8 of 184 comments (clear)

  1. Hedwig and the Angry Inch by vena · · Score: 2, Interesting

    interesting. in outtakes for the movie, the band's publicist had this for her cell phone. she would push the tooth with her tongue to answer the call.

  2. War zone? by heavy+snowfall · · Score: 3, Interesting

    I'll keep that in mind the next time I enter a war-zone. Like Henrico County, VA.

    On a more serious note, this looks really interesting for diving. But it's just a patent, so I don't have too much faith in a product being released.

    --
    Use your bluetooth phone as a modem for Linux

  3. A new combat injury by Stephen+Samuel · · Score: 4, Interesting

    I can see a lot of special forces soldiers suddenly biting their tongue in battle. Preventing that injury is probably going to be the subject of yet another patent.

    --
    Free Software: Like love, it grows best when given away.
  4. Patents patents ... by karvind · · Score: 4, Interesting
  5. Design flaws? by Cave_Monster · · Score: 3, Interesting
    I really wonder how effective this mic would be. How is it affected by food, saliva, smoke, water etc? If it's highly susceptible to damage from these substances then that would require you to continually be taking it in and out of your mouth. What a hassle and highly prone to getting lost. What about if you accidentally swallowed it? Is that dangerous? And can it damage your teeth if, for example, you bit down really hard?

    None of these issues really get addressed in the article, not to mention the ease at switching it on and off. Those listening to the transmission could be deeply traumatised by what they hear :)
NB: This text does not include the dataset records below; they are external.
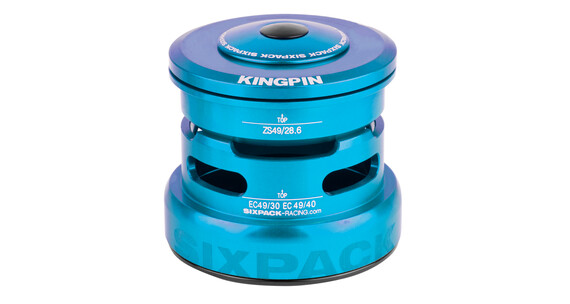 Sixpack Kingpin-R Steuersatz ZS49/28.6 I EC49/30 light blue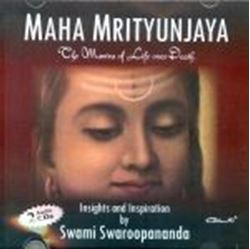 Picture of Maha Mrityunjaya (Set of 2 CDs)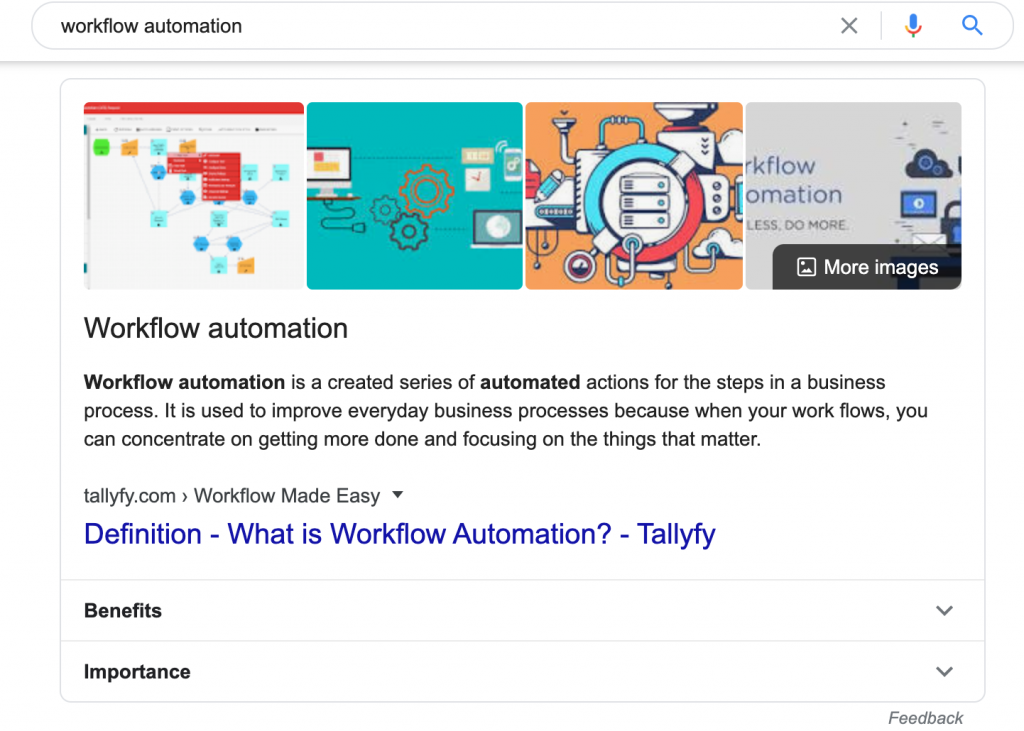 Workflow automation ranking #1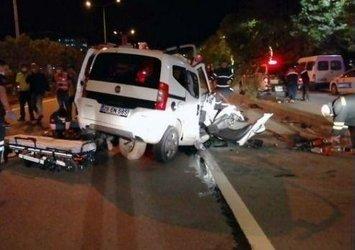 Giresun'da feci kaza! Otomobil LPG tankerine çarptı: 2 ölü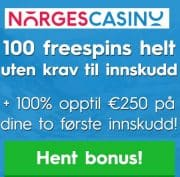 Norges Casino free spins
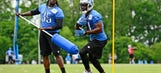 Lions Notes: Feel-good atmosphere puts extra pep in players' steps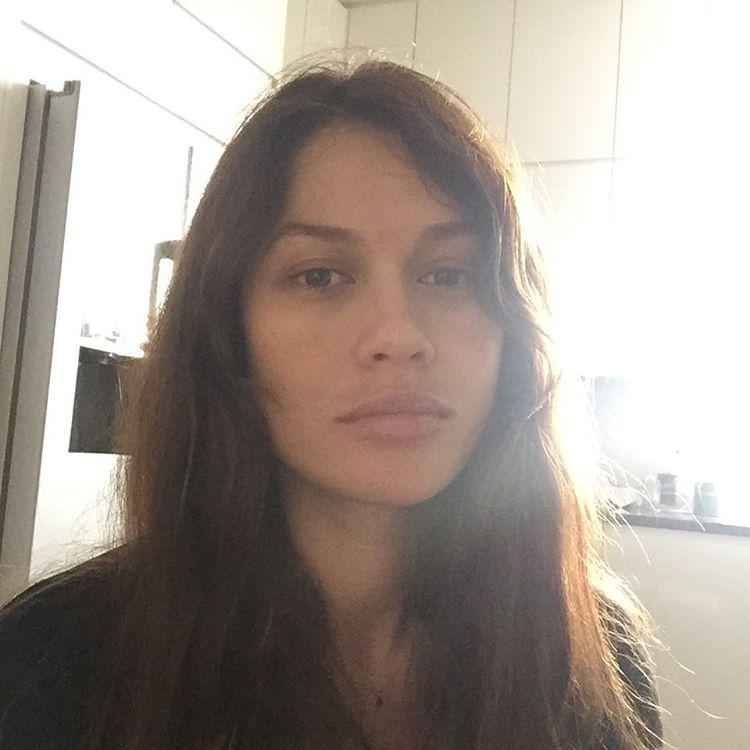ольга рапунцель без макияжа фото инстаграм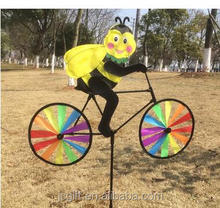 Classic children toy reflect light sequins colorful windm,ill bicycle <strong>windmill</strong>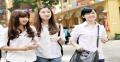 Thay đổi cần chú ý trong kì thi tuyển sinh lớp 10 tại Hà Nội năm 2017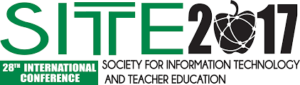Logo of the conference SITE 2017, Society for information and teacher education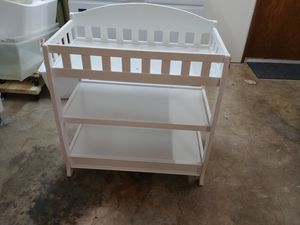 Changing table for Sale in Everett, WA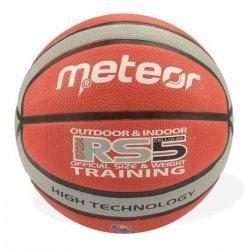 Баскетболна топка METEOR training RS5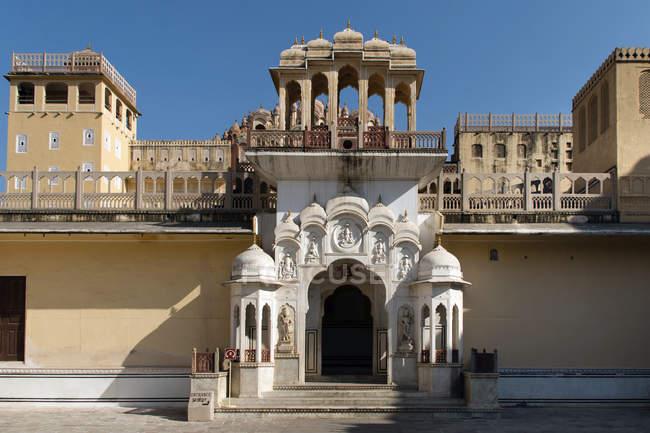 Entrée de Hawa Mahal Palais des vents, Jaipur, Rajasthan, Inde, Asie — Photo de stock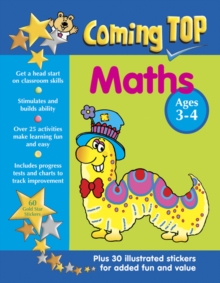 Coming Top: Maths - Ages 3-4, Paperback / softback Book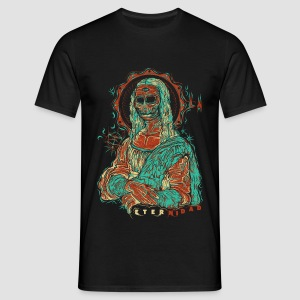 The eternity - Men's T-Shirt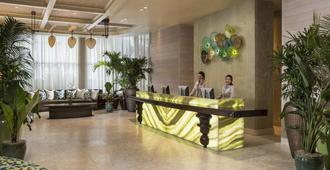 The Palms Hotel & Spa - Miami Beach - Front desk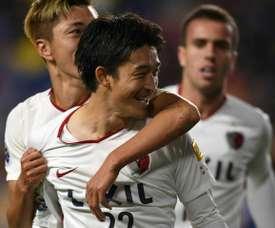 Nishi hizo un tanto y Serginho clasificó a Kashima. AFP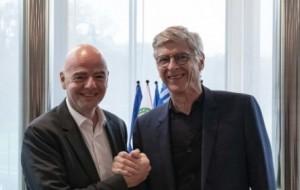 Arsene Wenger: FIFA announces former Arsenal manager for senior role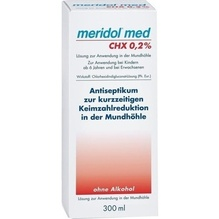 Meridol med Chx 0,2% Spülung 300 ml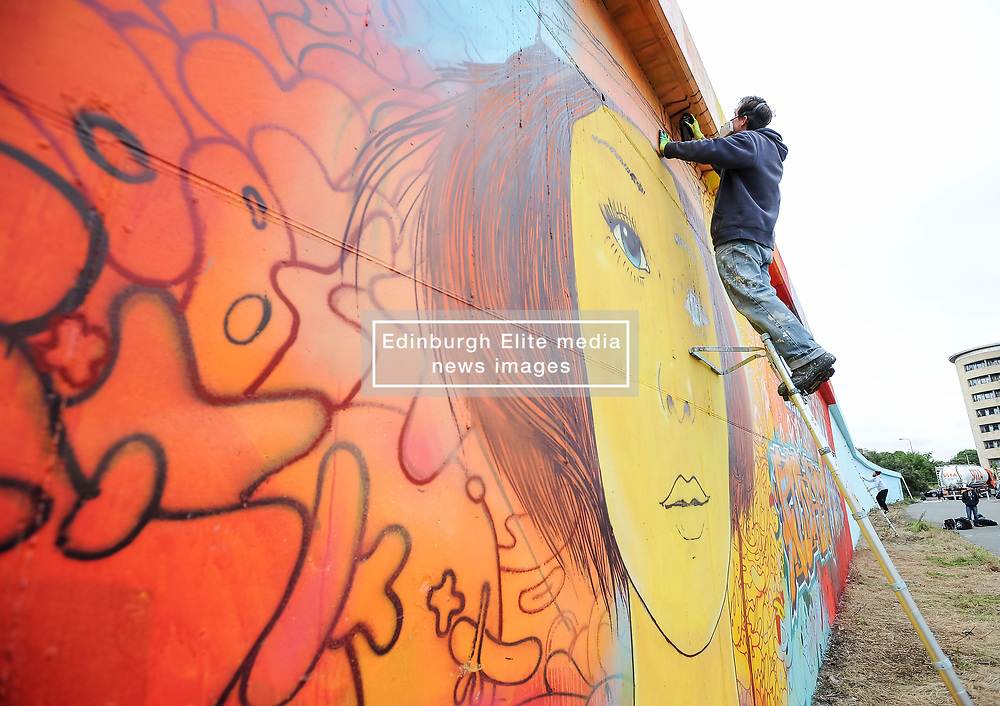 Artists from around the world descended on Edinburgh to help create the UK's longest legal graffiti wall in Leith.<br /> <br /> © Dave Johnston / EEm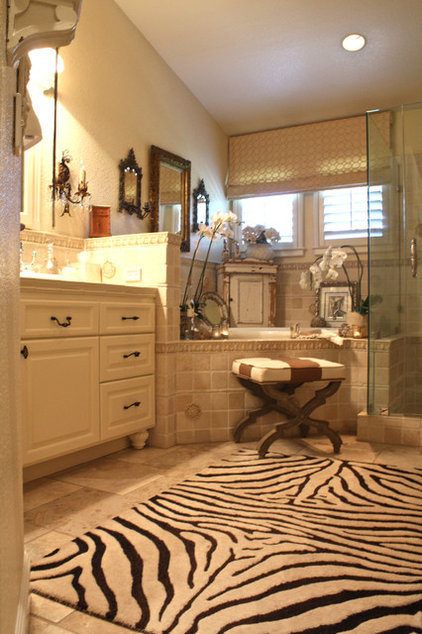 bathroom by Shannon Malone
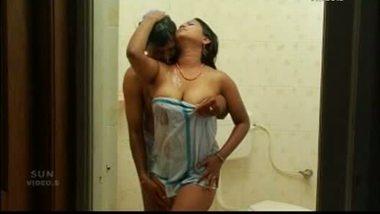 Telegu girl shower sex videos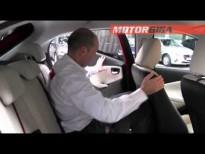 Mazda2 2015: análisis asientos traseros y maletero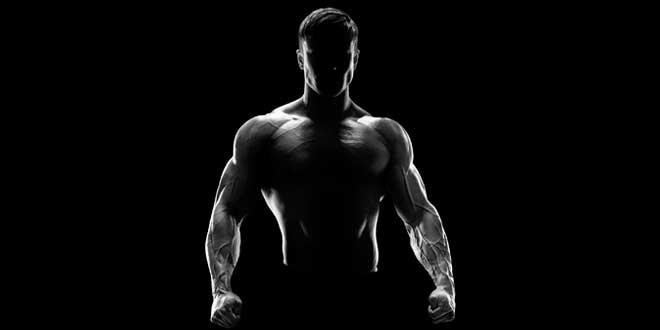 Consejos para aumentar los niveles naturales de Testosterona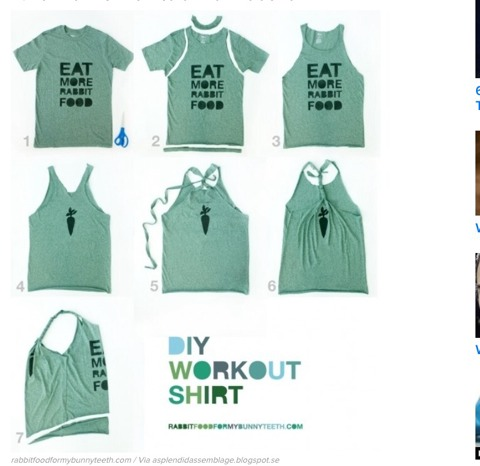 No need to waste money on expensive workout gear.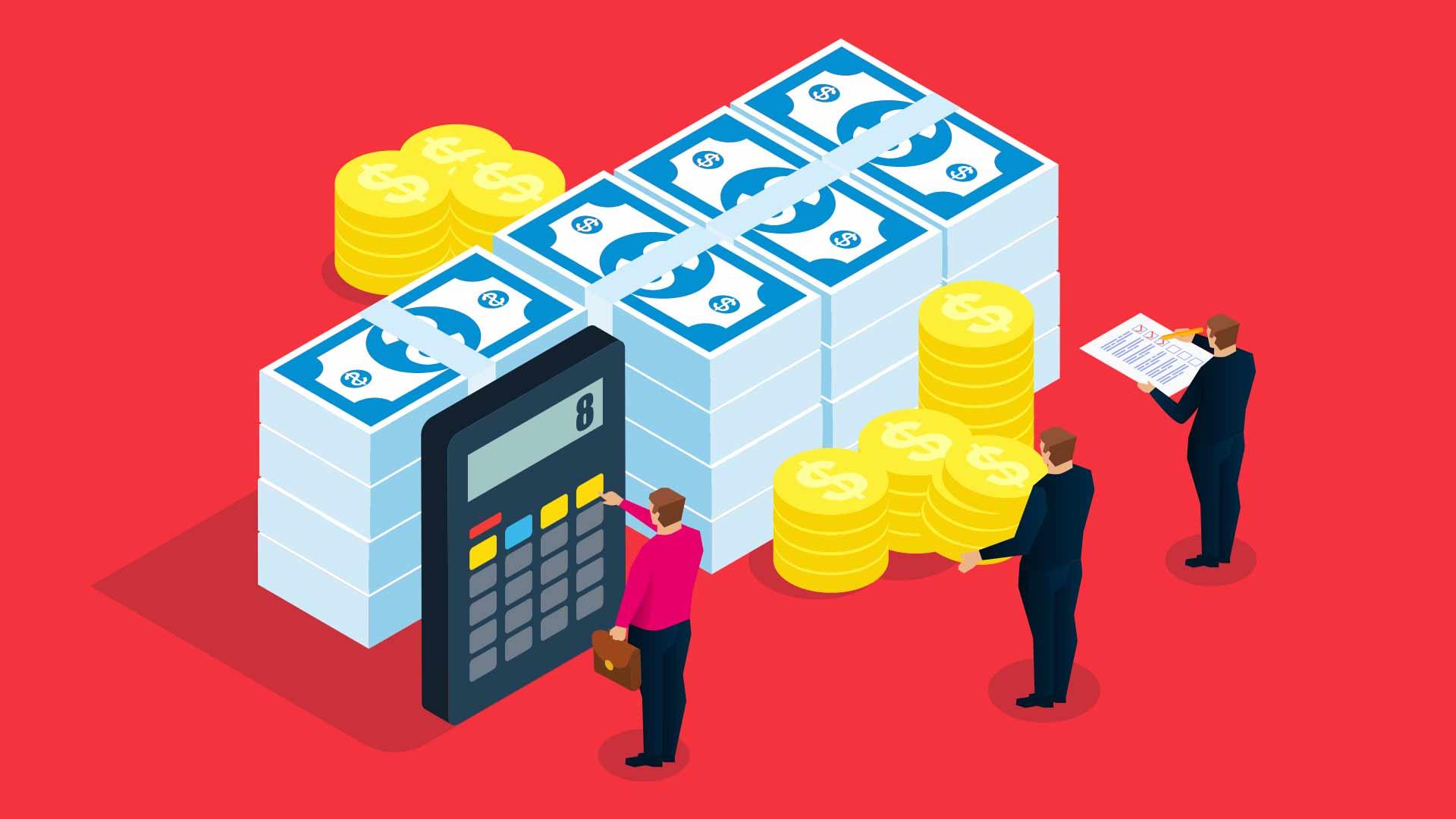 Vad tycker ni om att man lånar pengar för att investera på börsen?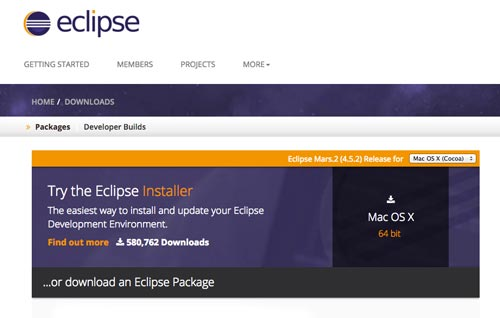 alternativas-ide-para-java-Eclipse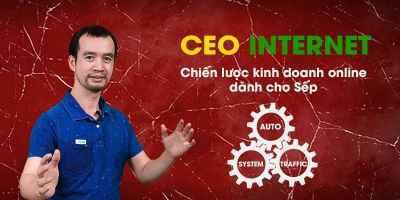 CEO INTERNET - Chiến lược kinh doanh online dành cho Sếp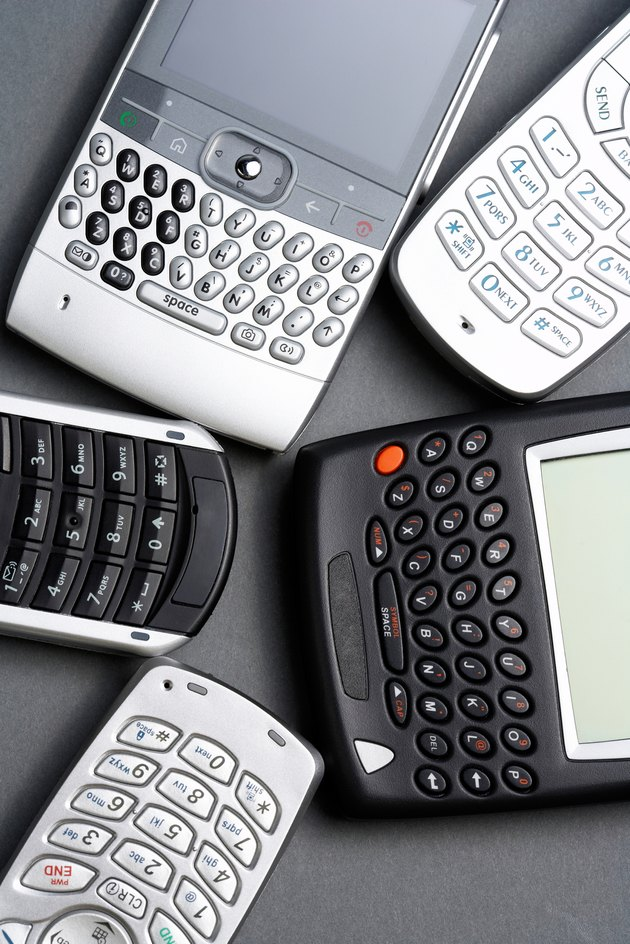 Assorted cell phones and PDAs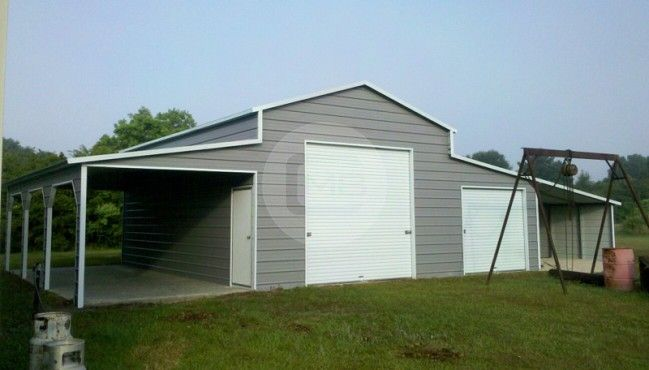 54x31 Raised Center Barn In 2020 Barn Outdoor Storage Buildings Dutch Gable Roof
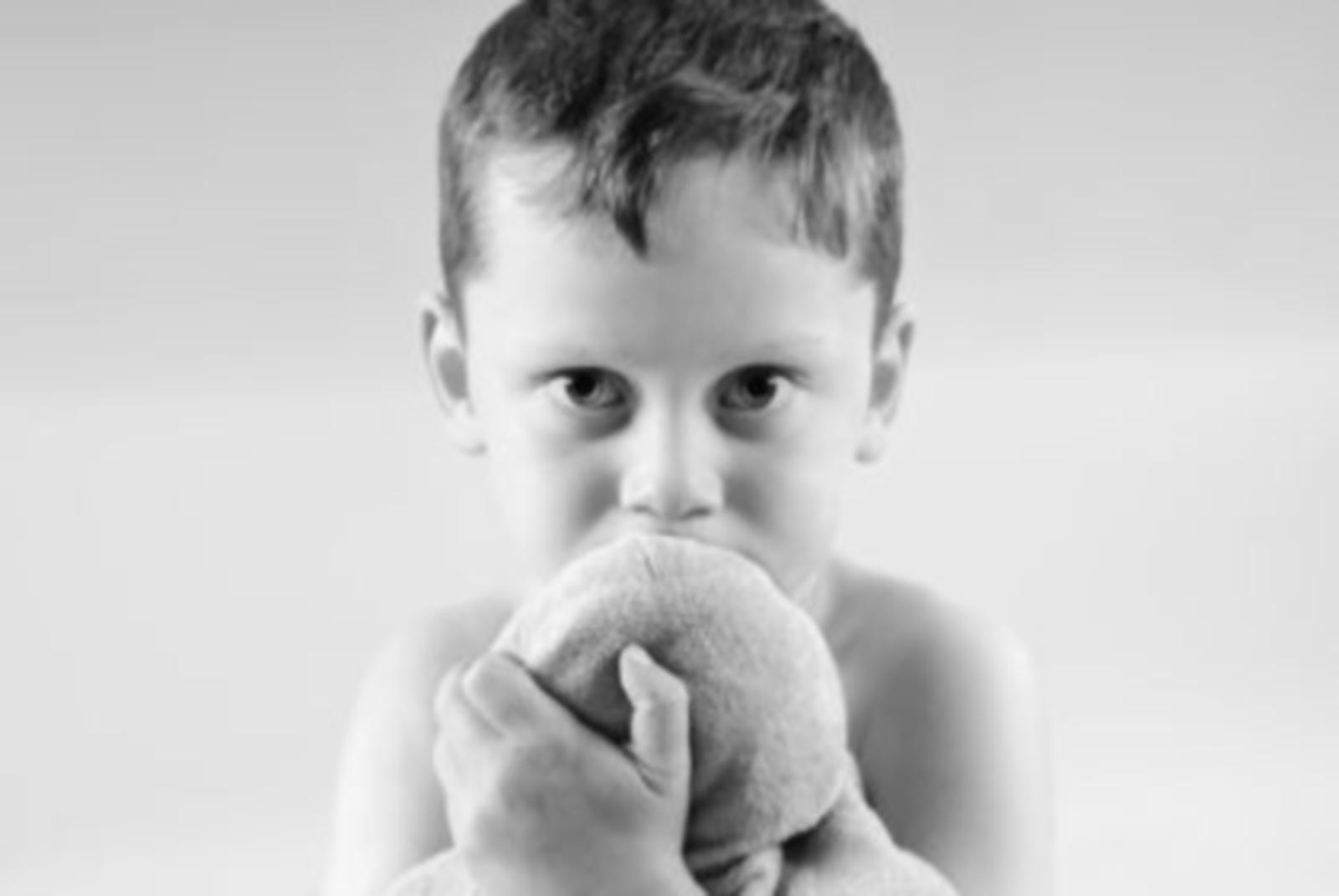 Επιλεκτική Αλαλία (selective mutism)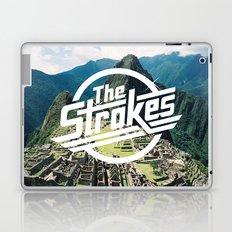 The Strokes Logo Machu Picchu Laptop & iPad Skin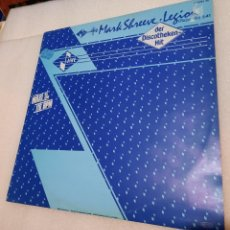 Discos de vinilo: MARK SHEREEVE - LEGION. Lote 271607933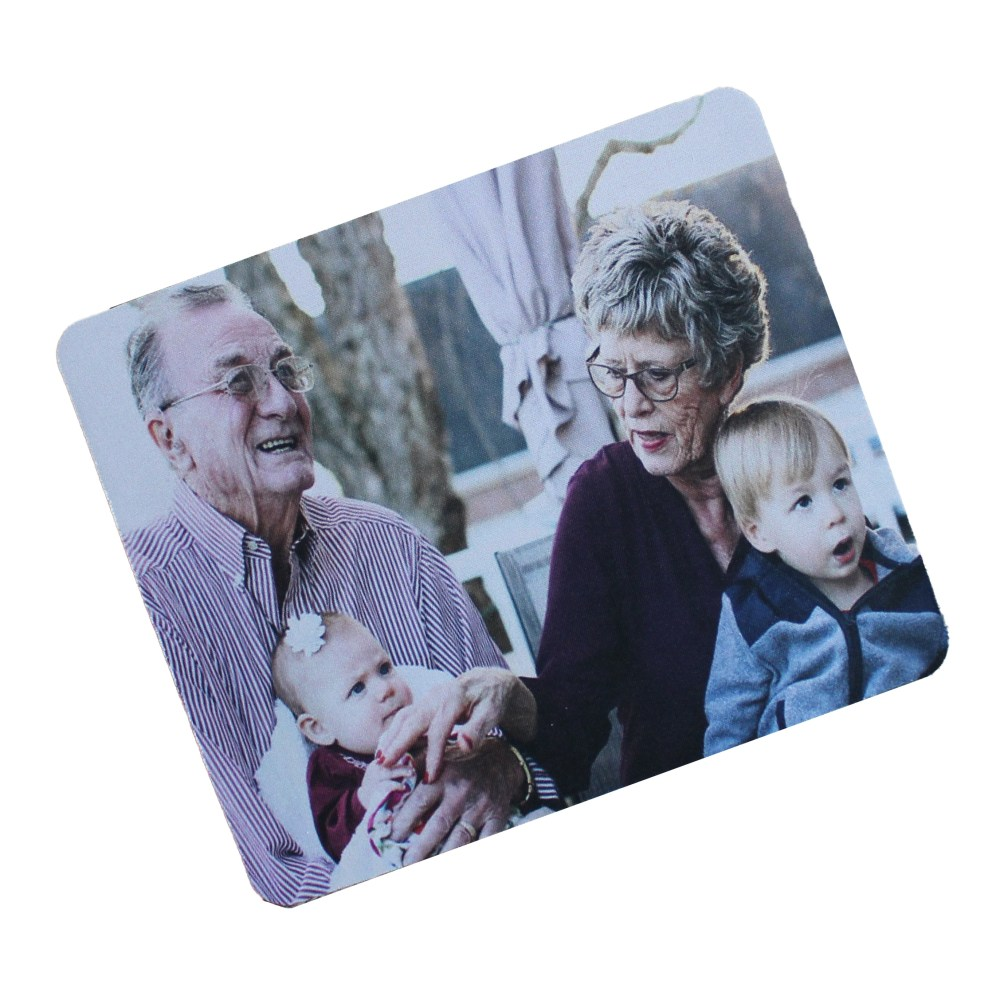 Design Your Own Mouse Mat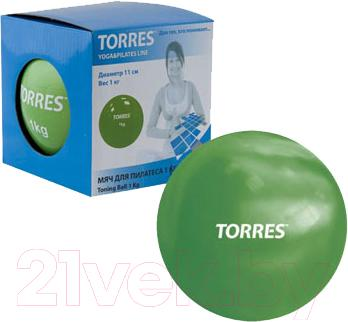 Медицинбол Torres YL00121 (зеленый) - общий вид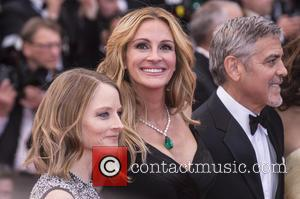 Jodie Foster, Julia Roberts and George Clooney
  6. Sound quality inside your mouth? by aywwts4 · · Score: 2, Interesting

    Seriously though, only a portion of our voices comes from our throat, the articulation is produced at the tounge and the lips, how is this going to sound when it picks up whats inside the mouth as well as what we actualy project And on headsets we sometimes have to worry about the terribly annoying com problem of listening to someone pant at lenght during shows. now do we get to hear him lick the inside of his mouth with sloppy gurgling noises just because he forgot to flip a switch with his tounge? Ick. Maybe for air traffic controllers, but its hard to imagine any use of this microphone outside of the most extreme conditions.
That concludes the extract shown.